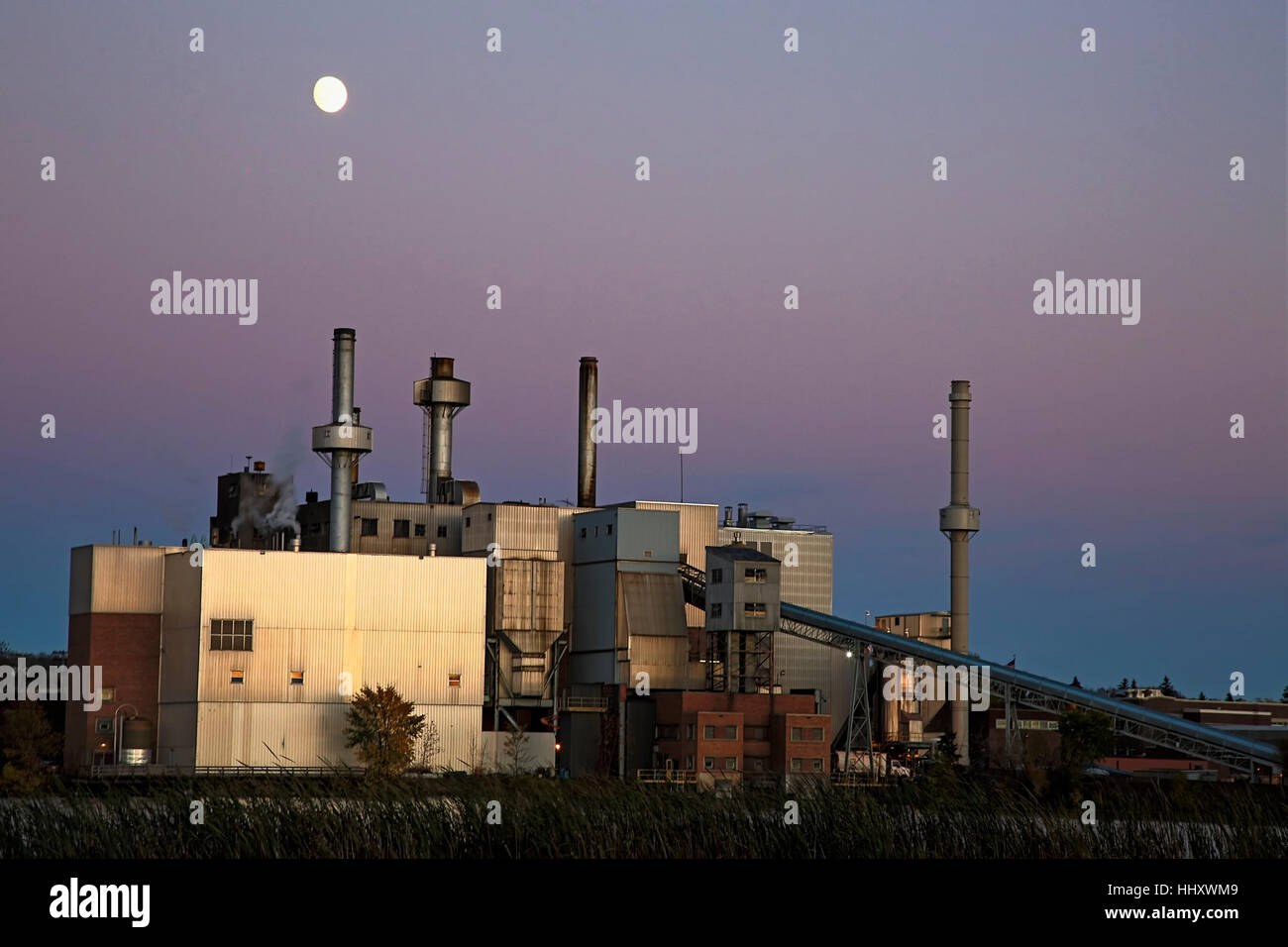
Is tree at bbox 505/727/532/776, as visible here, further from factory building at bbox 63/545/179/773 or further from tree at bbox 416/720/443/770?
factory building at bbox 63/545/179/773

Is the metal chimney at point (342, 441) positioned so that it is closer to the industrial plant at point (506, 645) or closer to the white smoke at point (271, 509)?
the industrial plant at point (506, 645)

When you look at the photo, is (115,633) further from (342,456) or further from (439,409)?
(439,409)

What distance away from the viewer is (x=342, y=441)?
275 ft

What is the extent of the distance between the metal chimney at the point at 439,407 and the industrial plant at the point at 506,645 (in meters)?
0.13

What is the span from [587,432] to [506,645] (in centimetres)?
1612

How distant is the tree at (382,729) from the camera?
240ft

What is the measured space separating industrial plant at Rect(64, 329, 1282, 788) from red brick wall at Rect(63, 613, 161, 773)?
0.09 m

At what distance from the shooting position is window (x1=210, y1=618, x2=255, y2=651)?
74750 mm

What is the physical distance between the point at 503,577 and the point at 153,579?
16146 mm

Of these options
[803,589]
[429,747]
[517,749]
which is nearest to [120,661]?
[429,747]

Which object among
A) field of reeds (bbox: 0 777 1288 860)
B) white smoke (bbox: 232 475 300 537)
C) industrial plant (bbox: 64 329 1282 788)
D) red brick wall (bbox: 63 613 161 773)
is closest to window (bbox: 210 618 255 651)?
industrial plant (bbox: 64 329 1282 788)

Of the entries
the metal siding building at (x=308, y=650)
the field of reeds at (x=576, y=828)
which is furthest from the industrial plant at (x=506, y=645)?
the field of reeds at (x=576, y=828)
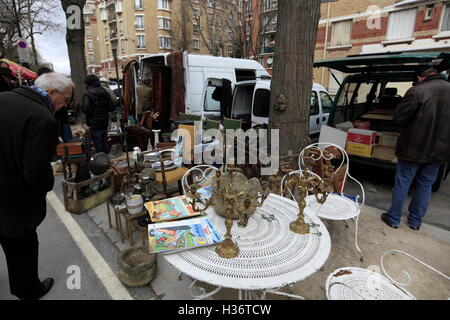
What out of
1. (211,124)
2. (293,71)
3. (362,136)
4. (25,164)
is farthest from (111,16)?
(25,164)

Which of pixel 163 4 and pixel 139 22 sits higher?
pixel 163 4

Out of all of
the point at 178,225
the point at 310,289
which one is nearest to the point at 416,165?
the point at 310,289

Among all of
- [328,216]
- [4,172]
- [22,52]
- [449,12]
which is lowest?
[328,216]

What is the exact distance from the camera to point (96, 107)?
15.6 feet

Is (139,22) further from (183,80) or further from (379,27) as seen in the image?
(183,80)

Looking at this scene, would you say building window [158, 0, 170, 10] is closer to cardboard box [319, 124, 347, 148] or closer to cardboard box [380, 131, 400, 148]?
cardboard box [319, 124, 347, 148]

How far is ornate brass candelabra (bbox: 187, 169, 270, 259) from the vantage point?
4.64 feet

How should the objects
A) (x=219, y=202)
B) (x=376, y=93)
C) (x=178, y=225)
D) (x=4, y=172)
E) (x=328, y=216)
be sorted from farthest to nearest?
(x=376, y=93)
(x=328, y=216)
(x=219, y=202)
(x=178, y=225)
(x=4, y=172)

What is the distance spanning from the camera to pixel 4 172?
5.15ft

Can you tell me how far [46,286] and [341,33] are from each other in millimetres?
20597

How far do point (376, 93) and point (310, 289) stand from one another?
583cm

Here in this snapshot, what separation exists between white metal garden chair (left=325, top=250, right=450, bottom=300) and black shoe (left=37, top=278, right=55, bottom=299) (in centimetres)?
223

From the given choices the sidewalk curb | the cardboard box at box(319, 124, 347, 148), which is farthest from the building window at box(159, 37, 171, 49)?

-- -- --

## TASK DIRECTIONS
All of the records need repeating exactly, except for the pictures.

## SOLVED PROBLEM
Is tree at bbox 505/727/532/776, as visible here, further from factory building at bbox 63/545/179/773 or further from tree at bbox 416/720/443/770?
factory building at bbox 63/545/179/773

Is the metal chimney at point (342, 441) positioned so that it is closer to the industrial plant at point (506, 645) or closer to the white smoke at point (271, 509)?
the industrial plant at point (506, 645)

When you look at the photo, is (115,633) further from (342,456) or further from (439,409)?
(439,409)

What distance away from the viewer is (x=342, y=441)?
275 ft

What is the extent of the distance between the metal chimney at the point at 439,407 and the industrial plant at the point at 506,645 (in meters)?
0.13

What is the span from [587,432] to [506,645] (in centimetres)?
1612

How distant is the tree at (382,729) from the camera?
240ft

What is the measured space separating industrial plant at Rect(64, 329, 1282, 788) from red brick wall at Rect(63, 613, 161, 773)?
0.09 m

At what distance from the shooting position is window (x1=210, y1=618, x2=255, y2=651)?
74750 mm

What is the physical distance between the point at 503,577 and the point at 153,579?
16146 mm

Of these options
[803,589]
[429,747]
[517,749]
which is nearest to [120,661]?
[429,747]

Which object among
A) field of reeds (bbox: 0 777 1288 860)
B) white smoke (bbox: 232 475 300 537)
C) industrial plant (bbox: 64 329 1282 788)
D) red brick wall (bbox: 63 613 161 773)
is closest to window (bbox: 210 618 255 651)?
industrial plant (bbox: 64 329 1282 788)

Of the entries
the metal siding building at (x=308, y=650)
the field of reeds at (x=576, y=828)
which is furthest from the industrial plant at (x=506, y=645)?
the field of reeds at (x=576, y=828)
What out of
1. (211,124)
2. (293,71)
3. (362,136)
4. (25,164)
is farthest from (111,16)?
(25,164)

Which of pixel 163 4 and pixel 139 22 sits higher?
pixel 163 4

Out of all of
the point at 178,225
the point at 310,289
which one is nearest to the point at 416,165?
the point at 310,289

Among all of
- [328,216]
- [4,172]
- [22,52]
- [449,12]
which is lowest?
[328,216]

What is the exact distance from the camera to point (96, 107)?
15.6 feet

Is (139,22) further from (183,80) or further from (379,27) as seen in the image?
(183,80)

Looking at this scene, would you say building window [158, 0, 170, 10] is closer to cardboard box [319, 124, 347, 148] or closer to cardboard box [380, 131, 400, 148]?
cardboard box [319, 124, 347, 148]

How far is ornate brass candelabra (bbox: 187, 169, 270, 259) from the vantage point?
4.64 feet

How should the objects
A) (x=219, y=202)
B) (x=376, y=93)
C) (x=178, y=225)
D) (x=4, y=172)
E) (x=328, y=216)
be sorted from farthest to nearest?
(x=376, y=93)
(x=328, y=216)
(x=219, y=202)
(x=178, y=225)
(x=4, y=172)

What is the distance spanning from the camera to pixel 4 172?
5.15ft

Can you tell me how far [46,286] and [341,33] are from each other in millimetres?
20597

How far do point (376, 93) and point (310, 289) stand from one another?
583cm

Here in this snapshot, what separation exists between white metal garden chair (left=325, top=250, right=450, bottom=300) and black shoe (left=37, top=278, right=55, bottom=299) (in centimetres)?
223

From the given choices the sidewalk curb | the cardboard box at box(319, 124, 347, 148), which is farthest from the building window at box(159, 37, 171, 49)?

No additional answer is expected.